_Required task_
Count how many lines of the records below contain the string "instances". Reply with the number alone.

Stored records

-- start --

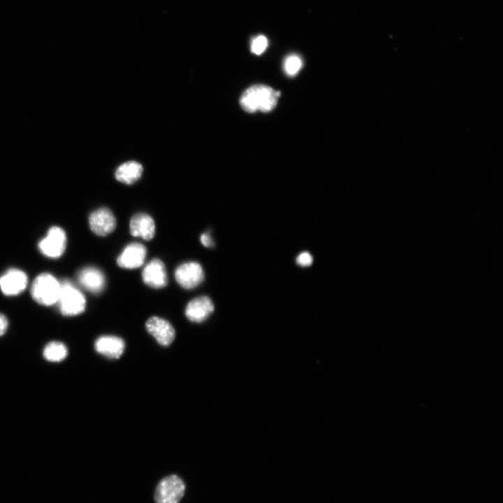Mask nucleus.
Returning a JSON list of instances; mask_svg holds the SVG:
<instances>
[{
  "label": "nucleus",
  "instance_id": "13",
  "mask_svg": "<svg viewBox=\"0 0 503 503\" xmlns=\"http://www.w3.org/2000/svg\"><path fill=\"white\" fill-rule=\"evenodd\" d=\"M214 306L210 298L199 296L191 300L185 309L186 316L192 322L205 321L214 311Z\"/></svg>",
  "mask_w": 503,
  "mask_h": 503
},
{
  "label": "nucleus",
  "instance_id": "18",
  "mask_svg": "<svg viewBox=\"0 0 503 503\" xmlns=\"http://www.w3.org/2000/svg\"><path fill=\"white\" fill-rule=\"evenodd\" d=\"M302 60L297 55L287 57L284 63V69L289 76H294L302 67Z\"/></svg>",
  "mask_w": 503,
  "mask_h": 503
},
{
  "label": "nucleus",
  "instance_id": "9",
  "mask_svg": "<svg viewBox=\"0 0 503 503\" xmlns=\"http://www.w3.org/2000/svg\"><path fill=\"white\" fill-rule=\"evenodd\" d=\"M142 278L145 284L161 289L166 286L168 275L164 263L158 258L150 261L142 272Z\"/></svg>",
  "mask_w": 503,
  "mask_h": 503
},
{
  "label": "nucleus",
  "instance_id": "10",
  "mask_svg": "<svg viewBox=\"0 0 503 503\" xmlns=\"http://www.w3.org/2000/svg\"><path fill=\"white\" fill-rule=\"evenodd\" d=\"M147 250L145 247L138 242L128 245L117 257V265L123 268L134 269L141 266L145 259Z\"/></svg>",
  "mask_w": 503,
  "mask_h": 503
},
{
  "label": "nucleus",
  "instance_id": "20",
  "mask_svg": "<svg viewBox=\"0 0 503 503\" xmlns=\"http://www.w3.org/2000/svg\"><path fill=\"white\" fill-rule=\"evenodd\" d=\"M312 262L313 258L307 252L300 253L296 258V263L302 267L309 266Z\"/></svg>",
  "mask_w": 503,
  "mask_h": 503
},
{
  "label": "nucleus",
  "instance_id": "2",
  "mask_svg": "<svg viewBox=\"0 0 503 503\" xmlns=\"http://www.w3.org/2000/svg\"><path fill=\"white\" fill-rule=\"evenodd\" d=\"M57 303L63 315L71 316L84 312L86 300L83 293L71 282L66 280L61 284Z\"/></svg>",
  "mask_w": 503,
  "mask_h": 503
},
{
  "label": "nucleus",
  "instance_id": "4",
  "mask_svg": "<svg viewBox=\"0 0 503 503\" xmlns=\"http://www.w3.org/2000/svg\"><path fill=\"white\" fill-rule=\"evenodd\" d=\"M185 491V484L177 475L161 479L154 492L155 503H179Z\"/></svg>",
  "mask_w": 503,
  "mask_h": 503
},
{
  "label": "nucleus",
  "instance_id": "7",
  "mask_svg": "<svg viewBox=\"0 0 503 503\" xmlns=\"http://www.w3.org/2000/svg\"><path fill=\"white\" fill-rule=\"evenodd\" d=\"M89 224L91 230L96 235L105 236L115 229L117 221L110 209L101 207L91 213Z\"/></svg>",
  "mask_w": 503,
  "mask_h": 503
},
{
  "label": "nucleus",
  "instance_id": "19",
  "mask_svg": "<svg viewBox=\"0 0 503 503\" xmlns=\"http://www.w3.org/2000/svg\"><path fill=\"white\" fill-rule=\"evenodd\" d=\"M267 46V38L263 35H259L252 40L251 43V51L252 53L259 55L265 50Z\"/></svg>",
  "mask_w": 503,
  "mask_h": 503
},
{
  "label": "nucleus",
  "instance_id": "1",
  "mask_svg": "<svg viewBox=\"0 0 503 503\" xmlns=\"http://www.w3.org/2000/svg\"><path fill=\"white\" fill-rule=\"evenodd\" d=\"M280 92L265 85H254L242 94L240 99L241 108L247 112L260 110L268 112L272 110L277 103Z\"/></svg>",
  "mask_w": 503,
  "mask_h": 503
},
{
  "label": "nucleus",
  "instance_id": "15",
  "mask_svg": "<svg viewBox=\"0 0 503 503\" xmlns=\"http://www.w3.org/2000/svg\"><path fill=\"white\" fill-rule=\"evenodd\" d=\"M96 351L110 358H119L124 349L122 339L112 335H104L99 337L95 342Z\"/></svg>",
  "mask_w": 503,
  "mask_h": 503
},
{
  "label": "nucleus",
  "instance_id": "6",
  "mask_svg": "<svg viewBox=\"0 0 503 503\" xmlns=\"http://www.w3.org/2000/svg\"><path fill=\"white\" fill-rule=\"evenodd\" d=\"M175 277L182 288L191 289L196 287L203 281L204 272L198 263L190 261L184 263L176 268Z\"/></svg>",
  "mask_w": 503,
  "mask_h": 503
},
{
  "label": "nucleus",
  "instance_id": "14",
  "mask_svg": "<svg viewBox=\"0 0 503 503\" xmlns=\"http://www.w3.org/2000/svg\"><path fill=\"white\" fill-rule=\"evenodd\" d=\"M130 233L134 237H140L145 240L153 238L155 234L154 219L147 214L138 213L130 221Z\"/></svg>",
  "mask_w": 503,
  "mask_h": 503
},
{
  "label": "nucleus",
  "instance_id": "5",
  "mask_svg": "<svg viewBox=\"0 0 503 503\" xmlns=\"http://www.w3.org/2000/svg\"><path fill=\"white\" fill-rule=\"evenodd\" d=\"M66 236L64 231L58 226L50 228L45 238L38 244L40 251L46 256L58 258L64 252Z\"/></svg>",
  "mask_w": 503,
  "mask_h": 503
},
{
  "label": "nucleus",
  "instance_id": "21",
  "mask_svg": "<svg viewBox=\"0 0 503 503\" xmlns=\"http://www.w3.org/2000/svg\"><path fill=\"white\" fill-rule=\"evenodd\" d=\"M201 242L203 245L207 247H211L214 246L213 240L209 233H203L200 238Z\"/></svg>",
  "mask_w": 503,
  "mask_h": 503
},
{
  "label": "nucleus",
  "instance_id": "8",
  "mask_svg": "<svg viewBox=\"0 0 503 503\" xmlns=\"http://www.w3.org/2000/svg\"><path fill=\"white\" fill-rule=\"evenodd\" d=\"M145 326L148 333L162 346H168L175 339L174 328L164 319L152 316L147 321Z\"/></svg>",
  "mask_w": 503,
  "mask_h": 503
},
{
  "label": "nucleus",
  "instance_id": "16",
  "mask_svg": "<svg viewBox=\"0 0 503 503\" xmlns=\"http://www.w3.org/2000/svg\"><path fill=\"white\" fill-rule=\"evenodd\" d=\"M143 171L142 165L137 161H127L120 165L115 171L119 182L131 184L140 179Z\"/></svg>",
  "mask_w": 503,
  "mask_h": 503
},
{
  "label": "nucleus",
  "instance_id": "12",
  "mask_svg": "<svg viewBox=\"0 0 503 503\" xmlns=\"http://www.w3.org/2000/svg\"><path fill=\"white\" fill-rule=\"evenodd\" d=\"M78 279L85 289L94 294L100 293L105 286L104 274L95 267L89 266L80 270Z\"/></svg>",
  "mask_w": 503,
  "mask_h": 503
},
{
  "label": "nucleus",
  "instance_id": "11",
  "mask_svg": "<svg viewBox=\"0 0 503 503\" xmlns=\"http://www.w3.org/2000/svg\"><path fill=\"white\" fill-rule=\"evenodd\" d=\"M27 285V276L18 269H10L0 277V289L7 296L22 292Z\"/></svg>",
  "mask_w": 503,
  "mask_h": 503
},
{
  "label": "nucleus",
  "instance_id": "22",
  "mask_svg": "<svg viewBox=\"0 0 503 503\" xmlns=\"http://www.w3.org/2000/svg\"><path fill=\"white\" fill-rule=\"evenodd\" d=\"M8 328V321L6 317L0 313V336L3 335Z\"/></svg>",
  "mask_w": 503,
  "mask_h": 503
},
{
  "label": "nucleus",
  "instance_id": "17",
  "mask_svg": "<svg viewBox=\"0 0 503 503\" xmlns=\"http://www.w3.org/2000/svg\"><path fill=\"white\" fill-rule=\"evenodd\" d=\"M67 354L68 350L66 347L59 342H51L48 343L43 350L44 358L47 360L52 363L62 361L67 356Z\"/></svg>",
  "mask_w": 503,
  "mask_h": 503
},
{
  "label": "nucleus",
  "instance_id": "3",
  "mask_svg": "<svg viewBox=\"0 0 503 503\" xmlns=\"http://www.w3.org/2000/svg\"><path fill=\"white\" fill-rule=\"evenodd\" d=\"M61 284L49 273L38 275L34 281L31 293L34 300L45 306L52 305L57 302Z\"/></svg>",
  "mask_w": 503,
  "mask_h": 503
}]
</instances>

-- end --

_Full output_
3